**Dataset:**
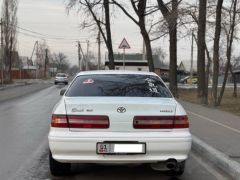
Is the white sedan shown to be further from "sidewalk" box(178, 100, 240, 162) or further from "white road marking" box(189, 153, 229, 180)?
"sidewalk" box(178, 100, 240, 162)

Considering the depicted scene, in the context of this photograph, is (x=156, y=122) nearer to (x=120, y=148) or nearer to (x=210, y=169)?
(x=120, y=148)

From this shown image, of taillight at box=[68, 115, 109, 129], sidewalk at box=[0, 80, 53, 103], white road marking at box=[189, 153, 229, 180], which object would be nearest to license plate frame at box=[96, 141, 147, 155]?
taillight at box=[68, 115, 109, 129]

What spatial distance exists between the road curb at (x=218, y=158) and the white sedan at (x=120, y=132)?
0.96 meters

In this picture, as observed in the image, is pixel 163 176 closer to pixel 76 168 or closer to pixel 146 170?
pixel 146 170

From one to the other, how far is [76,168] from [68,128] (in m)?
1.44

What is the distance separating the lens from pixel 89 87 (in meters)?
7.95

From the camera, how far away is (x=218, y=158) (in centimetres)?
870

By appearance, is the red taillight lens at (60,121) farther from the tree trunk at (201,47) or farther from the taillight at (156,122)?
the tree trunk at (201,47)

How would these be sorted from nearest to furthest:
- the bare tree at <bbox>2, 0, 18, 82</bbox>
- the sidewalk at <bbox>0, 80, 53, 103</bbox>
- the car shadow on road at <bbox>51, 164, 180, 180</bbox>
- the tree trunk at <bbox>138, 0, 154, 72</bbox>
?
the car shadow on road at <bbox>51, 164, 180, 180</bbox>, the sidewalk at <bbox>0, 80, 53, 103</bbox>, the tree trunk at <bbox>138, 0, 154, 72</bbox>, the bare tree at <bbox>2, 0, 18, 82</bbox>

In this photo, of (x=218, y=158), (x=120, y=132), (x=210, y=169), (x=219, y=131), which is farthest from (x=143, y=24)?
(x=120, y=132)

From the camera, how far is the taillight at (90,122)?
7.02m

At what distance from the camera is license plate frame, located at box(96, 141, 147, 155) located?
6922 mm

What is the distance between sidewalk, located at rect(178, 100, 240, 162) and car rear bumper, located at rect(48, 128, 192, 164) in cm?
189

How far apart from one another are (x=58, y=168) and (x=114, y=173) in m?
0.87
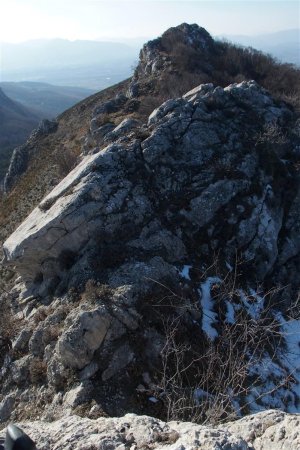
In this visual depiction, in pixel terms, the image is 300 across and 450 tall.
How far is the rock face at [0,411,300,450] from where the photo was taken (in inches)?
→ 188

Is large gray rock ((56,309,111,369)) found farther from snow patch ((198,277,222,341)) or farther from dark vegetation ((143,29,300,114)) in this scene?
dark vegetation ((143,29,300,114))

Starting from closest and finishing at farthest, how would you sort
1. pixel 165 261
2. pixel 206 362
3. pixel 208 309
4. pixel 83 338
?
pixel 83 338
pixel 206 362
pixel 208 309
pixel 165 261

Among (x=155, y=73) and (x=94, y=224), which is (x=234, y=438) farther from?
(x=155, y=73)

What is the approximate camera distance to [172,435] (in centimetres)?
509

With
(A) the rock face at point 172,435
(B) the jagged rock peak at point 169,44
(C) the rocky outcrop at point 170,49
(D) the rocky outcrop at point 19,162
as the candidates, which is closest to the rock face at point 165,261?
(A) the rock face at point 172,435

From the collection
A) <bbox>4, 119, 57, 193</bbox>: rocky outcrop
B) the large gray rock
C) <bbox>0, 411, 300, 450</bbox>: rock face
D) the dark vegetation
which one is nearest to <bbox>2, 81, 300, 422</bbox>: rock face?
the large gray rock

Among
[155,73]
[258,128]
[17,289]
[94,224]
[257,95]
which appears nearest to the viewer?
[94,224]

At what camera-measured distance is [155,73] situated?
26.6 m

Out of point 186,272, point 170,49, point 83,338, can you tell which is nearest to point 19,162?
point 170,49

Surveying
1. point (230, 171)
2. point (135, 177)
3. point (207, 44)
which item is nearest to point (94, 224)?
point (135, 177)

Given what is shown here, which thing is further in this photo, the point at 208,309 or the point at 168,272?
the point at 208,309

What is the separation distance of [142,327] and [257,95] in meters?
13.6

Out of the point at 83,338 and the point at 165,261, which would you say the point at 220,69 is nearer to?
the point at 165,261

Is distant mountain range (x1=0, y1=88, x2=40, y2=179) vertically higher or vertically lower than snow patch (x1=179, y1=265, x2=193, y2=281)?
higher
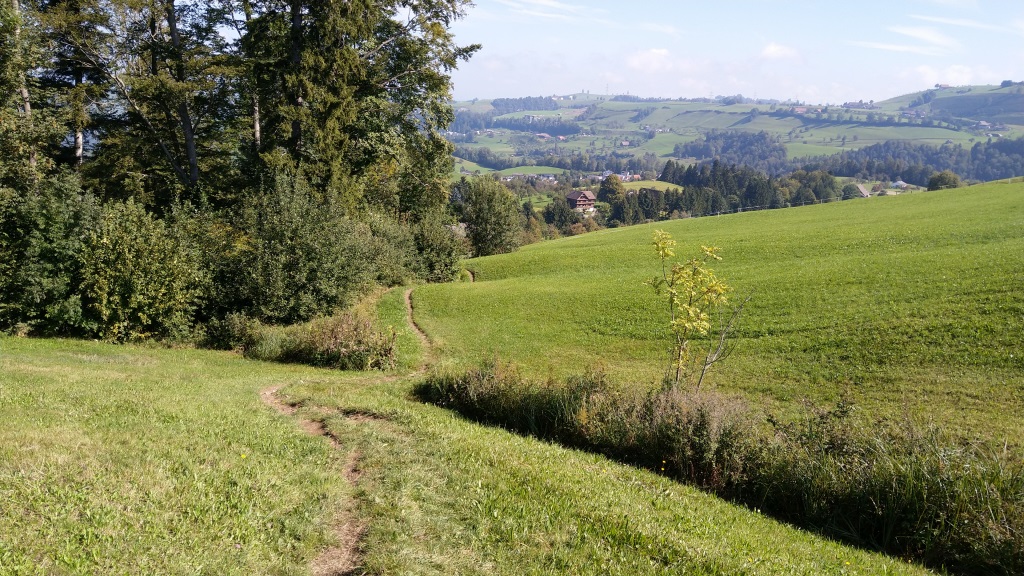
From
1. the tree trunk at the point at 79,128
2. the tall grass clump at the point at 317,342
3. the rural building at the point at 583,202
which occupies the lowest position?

**Work required:** Render every line of the records above as a Markdown table with the columns Row and Text, numbering the rows and skipping blank lines. Leave the pictures out of the table.

**Expected answer:**
| Row | Text |
|---|---|
| 1 | Is the white sedan shown to be further from "sidewalk" box(178, 100, 240, 162) or further from "white road marking" box(189, 153, 229, 180)? |
| 2 | "sidewalk" box(178, 100, 240, 162) |
| 3 | Considering the depicted scene, in the context of this photograph, is (x=156, y=122) nearer to (x=120, y=148) or nearer to (x=210, y=169)? |
| 4 | (x=120, y=148) |
| 5 | From this shown image, of taillight at box=[68, 115, 109, 129], sidewalk at box=[0, 80, 53, 103], white road marking at box=[189, 153, 229, 180], which object would be nearest to license plate frame at box=[96, 141, 147, 155]? |
| 6 | taillight at box=[68, 115, 109, 129] |
| 7 | What spatial distance exists between the road curb at (x=218, y=158) and the white sedan at (x=120, y=132)? |
| 8 | 0.96 meters |
| 9 | In this picture, as observed in the image, is pixel 163 176 closer to pixel 76 168 or closer to pixel 146 170? |
| 10 | pixel 146 170 |
| 11 | From one to the other, how far is [76,168] from [68,128] (in m)? |
| 12 | 1.44 |
| 13 | What is the distance separating the lens from pixel 89 87 (in meters)? |
| 14 | 7.95 |
| 15 | From the camera, how far away is (x=218, y=158) (in centimetres)? |
| 16 | 870 |
| 17 | By appearance, is the red taillight lens at (60,121) farther from the tree trunk at (201,47) or farther from the taillight at (156,122)? |
| 18 | the tree trunk at (201,47) |
| 19 | How would these be sorted from nearest to furthest: |
| 20 | - the bare tree at <bbox>2, 0, 18, 82</bbox> |
| 21 | - the sidewalk at <bbox>0, 80, 53, 103</bbox> |
| 22 | - the car shadow on road at <bbox>51, 164, 180, 180</bbox> |
| 23 | - the tree trunk at <bbox>138, 0, 154, 72</bbox> |
| 24 | ? |
| 25 | the car shadow on road at <bbox>51, 164, 180, 180</bbox>, the sidewalk at <bbox>0, 80, 53, 103</bbox>, the tree trunk at <bbox>138, 0, 154, 72</bbox>, the bare tree at <bbox>2, 0, 18, 82</bbox> |
| 26 | In this photo, of (x=218, y=158), (x=120, y=132), (x=210, y=169), (x=219, y=131), which is farthest from (x=143, y=24)? |
| 27 | (x=120, y=132) |
| 28 | From the camera, how far is the taillight at (90,122)? |
| 29 | 7.02m |
| 30 | At what distance from the camera is license plate frame, located at box(96, 141, 147, 155) located? |
| 31 | 6922 mm |
| 32 | What is the distance between sidewalk, located at rect(178, 100, 240, 162) and car rear bumper, located at rect(48, 128, 192, 164) in cm? |
| 33 | 189 |
| 34 | How far apart from one another are (x=58, y=168) and (x=114, y=173) in m? |
| 35 | 0.87 |
| 36 | In this visual depiction, in pixel terms, the image is 300 across and 450 tall. |
| 37 | How far is the rock face at [0,411,300,450] from where the photo was taken (in inches)? |
| 38 | → 188 |
| 39 | Is large gray rock ((56,309,111,369)) found farther from snow patch ((198,277,222,341)) or farther from dark vegetation ((143,29,300,114)) in this scene? |
| 40 | dark vegetation ((143,29,300,114)) |
| 41 | Starting from closest and finishing at farthest, how would you sort |
| 42 | 1. pixel 165 261 |
| 43 | 2. pixel 206 362 |
| 44 | 3. pixel 208 309 |
| 45 | 4. pixel 83 338 |
| 46 | ? |
| 47 | pixel 83 338 |
| 48 | pixel 206 362 |
| 49 | pixel 208 309 |
| 50 | pixel 165 261 |
| 51 | Among (x=155, y=73) and (x=94, y=224), which is (x=234, y=438) farther from? |
| 52 | (x=155, y=73) |
| 53 | What is the approximate camera distance to [172,435] (in centimetres)? |
| 54 | 509 |
| 55 | With |
| 56 | (A) the rock face at point 172,435 |
| 57 | (B) the jagged rock peak at point 169,44 |
| 58 | (C) the rocky outcrop at point 170,49 |
| 59 | (D) the rocky outcrop at point 19,162 |
| 60 | as the candidates, which is closest to the rock face at point 165,261? |
| 61 | (A) the rock face at point 172,435 |
| 62 | From the collection |
| 63 | A) <bbox>4, 119, 57, 193</bbox>: rocky outcrop |
| 64 | B) the large gray rock |
| 65 | C) <bbox>0, 411, 300, 450</bbox>: rock face |
| 66 | D) the dark vegetation |
| 67 | which one is nearest to <bbox>2, 81, 300, 422</bbox>: rock face? |
| 68 | the large gray rock |
| 69 | Among |
| 70 | [155,73] |
| 71 | [258,128] |
| 72 | [17,289] |
| 73 | [94,224] |
| 74 | [257,95] |
| 75 | which appears nearest to the viewer? |
| 76 | [94,224] |
| 77 | At what camera-measured distance is [155,73] situated? |
| 78 | 26.6 m |
| 79 | Out of point 186,272, point 170,49, point 83,338, can you tell which is nearest to point 19,162? |
| 80 | point 170,49 |
| 81 | Surveying |
| 82 | 1. point (230, 171) |
| 83 | 2. point (135, 177) |
| 84 | 3. point (207, 44) |
| 85 | which item is nearest to point (94, 224)? |
| 86 | point (135, 177) |
| 87 | Given what is shown here, which thing is further in this photo, the point at 208,309 or the point at 168,272? |
| 88 | the point at 208,309 |
| 89 | What is the separation distance of [142,327] and [257,95] in meters? |
| 90 | 13.6 |
| 91 | Out of the point at 83,338 and the point at 165,261, which would you say the point at 220,69 is nearer to? |
| 92 | the point at 165,261 |
| 93 | Is distant mountain range (x1=0, y1=88, x2=40, y2=179) vertically higher or vertically lower than snow patch (x1=179, y1=265, x2=193, y2=281)? |
| 94 | higher |
| 95 | From |
| 96 | 1. the tree trunk at the point at 79,128 |
| 97 | 2. the tall grass clump at the point at 317,342 |
| 98 | 3. the rural building at the point at 583,202 |
| 99 | which occupies the lowest position? |